Just listed this painting on Ebay. It's been a while since I've painted an angel and I want to thank those who have asked me why I have not done so. I've been so busy with so many things (although I did list the Santa Rosy painting that you can look at below) and as ashamed as I am to admit it, I guess I kind of gave up on my faith and have been under so much stress and heartache.
I've only told my wonderful BWBA group members about my Dad who was diagnosed with cancer back in August. They have been so wonderful with their prayers and words of encouragement but I'm just so heartbroken and destroyed over this. I know that we can't be on this earth forever and I can accept the fact that we all have to pass on someday. But it's the doctors, the aggravation of our health care system that angers me so much and the bull crap of paperwork and tests and scans and rescheduled appointments and whatnot that my Dad has to be subjected to.

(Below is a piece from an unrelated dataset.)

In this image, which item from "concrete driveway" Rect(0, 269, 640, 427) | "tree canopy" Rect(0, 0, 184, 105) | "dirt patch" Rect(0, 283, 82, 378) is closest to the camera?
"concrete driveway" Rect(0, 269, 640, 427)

Most of all, I fear that he will hurt. I simply don't want my Dad to go, yet I don't want him to suffer. I know that there are so many others out there in similar situations and I feel for all of you going through this. How different it is when it's ourselves and our families facing something like this.
Then I realize that there are so many people that are suffering in so many other ways too, whether it's the economy, loss of employment, losing a home or what have you. I'm so surprised to find out how much that people I'm close to and thought I knew are hurting either financially or with some other crisis when it just seems like on the surface their lives are perfect and I'm shocked to find out otherwise. It comes down to the fact that we ALL have to face things in our lives that we don't want to and we must find the strength to endure.
So I prayed. It actually made me feel so much better and gave me the fuel to paint something that I hope inspires others in some way. I've heard it said so many times before that art is therapy and they are exactly right! But I found out too that prayer is therapy. So combining the two just seemed like a match made in heaven!